Lift the lid a little (no smoke) to confirm that the frames are covered with bees, and clusters of bees are hanging from the cover to either side of the combs.  If not, add more young bees (from either the 5 frames in the box below, or shaken from brood frames of another hive).

If everything looks good, remove the frame of larvae to graft and brush (don’t shake) the bees from it.  You can now graft three bars of 18 cells (54 total), slide them into a cell frame, and place the frame in the central position of the Swarm Box (between the pollen and young larvae).  Do not replace the frame from which you grafted—give that to a support hive.  There should be 5 combs total left in the Starter box.
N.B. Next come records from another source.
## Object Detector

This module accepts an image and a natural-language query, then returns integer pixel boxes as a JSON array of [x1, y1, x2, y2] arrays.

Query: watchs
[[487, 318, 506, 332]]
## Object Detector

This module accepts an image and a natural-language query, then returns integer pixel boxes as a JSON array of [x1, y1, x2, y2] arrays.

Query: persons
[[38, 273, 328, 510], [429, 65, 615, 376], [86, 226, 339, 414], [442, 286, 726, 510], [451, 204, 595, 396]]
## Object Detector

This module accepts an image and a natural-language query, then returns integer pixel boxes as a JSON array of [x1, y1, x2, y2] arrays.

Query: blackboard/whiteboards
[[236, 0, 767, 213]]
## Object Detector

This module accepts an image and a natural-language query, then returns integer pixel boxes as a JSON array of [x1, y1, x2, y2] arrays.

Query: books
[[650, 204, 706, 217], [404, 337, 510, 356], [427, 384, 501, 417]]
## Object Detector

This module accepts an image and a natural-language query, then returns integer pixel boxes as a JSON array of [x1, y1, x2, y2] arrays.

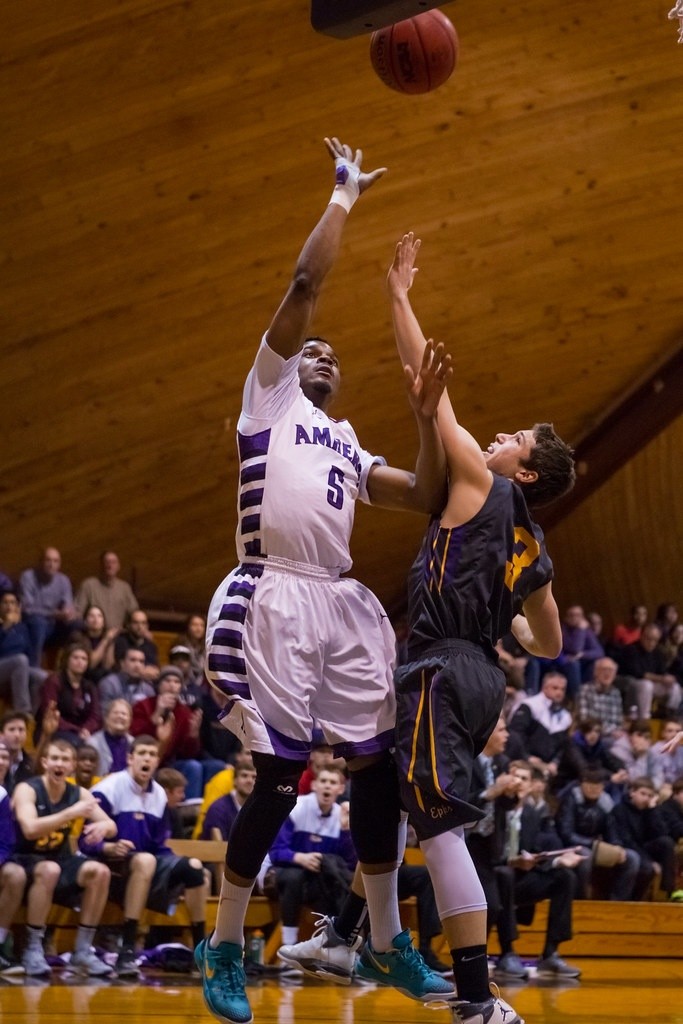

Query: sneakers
[[277, 912, 363, 985], [419, 947, 497, 978], [22, 950, 52, 975], [535, 952, 582, 977], [195, 925, 254, 1024], [69, 949, 113, 976], [447, 981, 525, 1024], [115, 956, 141, 976], [354, 934, 457, 1009], [280, 961, 305, 978], [0, 951, 25, 974], [494, 952, 529, 978]]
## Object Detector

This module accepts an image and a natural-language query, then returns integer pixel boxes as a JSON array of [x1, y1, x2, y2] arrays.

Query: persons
[[0, 547, 683, 981], [195, 134, 456, 1024], [284, 232, 575, 1024]]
Note:  cell bars should be marked on top with date or code number so you can tell when they will be ripe and from which breeder queen they were grafted.

Simplified Diagram

Note: the horizontal Swam Board has an entrance in the upper rim facing to the rear.

Day 1

Check cells for starting success.  If good (royal jelly in the cells, cell walls extended about 1/8-1/4″, set up the colony as a “Cell Finisher.”

Setting up the Cell Finisher:

Set the swarm box and horizontal swarm board aside–you’re done with it for now.

Spread the 5 frames in the upper brood box to either side (queen is still below the excluder)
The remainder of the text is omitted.